New survey data reveals that between April and August 2022, 98% of Canadian adults had antibodies to SARS-CoV-2

From: Statistics Canada, the Public Health Agency of Canada and the COVID-19 Immunity Task Force

News release

March 27, 2023 | Ottawa, Ontario

Today, Statistics Canada is releasing results from the second cycle of the Canadian COVID-19 Antibody and Health Survey (CCAHS). This survey provides a nationally representative measure of the population with antibodies to SARS-CoV-2, the virus that causes COVID-19. Between April and August 2022, 54% of Canadian adults – or about 16.4 million Canadians – had antibodies indicating a past infection to SARS-CoV-2. That is more than 20 times higher than the 2.6% observed in early 2021. In addition, by the same time, four out of ten Canadians were unaware that they ever had COVID-19.

Statistics Canada partnered with the Public Health Agency of Canada (PHAC) and the COVID-19 Immunity Task Force (CITF) to conduct this survey to better understand the spread and longer-term impacts of COVID-19, including long-term symptoms following an infection. The CCAHS is the largest nationally comprehensive study on COVID-19 antibodies from Canadian adults. The data are based on dried blood spot (DBS) samples and survey results collected between April and August 2022.

Between April and August 2022, nearly all Canadian adults (98.1%) had antibodies against SARS-CoV-2, acquired through vaccination, a previous infection or both. The survey also suggests that while younger Canadians were more likely to have been infected since the start of the pandemic, older Canadians living in private dwellings were more likely to be unaware of their infection. Racialized, non-Indigenous Canadians (60.1%) were more likely to have antibodies from infection than non-racialized, non-Indigenous Canadians (51.8%).

Across all ten provinces, over 100,000 randomly selected Canadians aged 18 years and older received invitations from Statistics Canada to participate in the survey. Respondents received a kit in the mail. Among the items inside was a link to the online survey with questions related to their general health, any chronic symptoms and conditions, their COVID-19 history and related symptoms, vaccination status, access to the healthcare system and medication use.

In addition to the invitations to complete the online survey, respondents were provided with DBS test kits, with step-by-step instructions, to test for COVID-19 antibodies as well as a saliva test kit to test for current or recent infections. The DBS tests were used to estimate the number of Canadian adults who have infection-acquired and/or vaccine-induced antibodies to SARS-CoV-2. Respondents who chose to conduct the DBS test component received a personalized report of their results.
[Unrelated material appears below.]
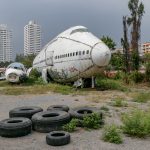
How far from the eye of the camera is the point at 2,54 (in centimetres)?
16212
"We appreciate the participation of those who took part in this survey on COVID-19. Increasing our understanding of COVID-19, including its longer-term symptoms and effects, is key to addressing and recovering from the pandemic. Your involvement provided valuable insights to better understand the extent of COVID-19 across the country and help support those who are experiencing longer term symptoms."

The Honourable Jean-Yves Duclos, Minister of Health

"These nationally representative results are complementary to results of the COVID-19 Immunity Task Force's seroprevalence modelling based on more than twenty studies and are an important additional dataset to integrate into our monthly estimates. These data also reaffirm findings that racialized Canadians have had a greater incidence of COVID-19 than non-racialized Canadians, pointing to systemic issues that must be addressed now."

Catherine Hankins, Co-Chair, COVID-19 Immunity Task Force

"We thank Canadians for continuing to participate in this unique survey. The results are used by our partners, the Public Health Agency of Canada, the COVID-19 Immunity Task Force, as well as health professionals, researchers and policy makers across the country to better understand the social, health and economic impacts of COVID-19 on the well-being of Canadians."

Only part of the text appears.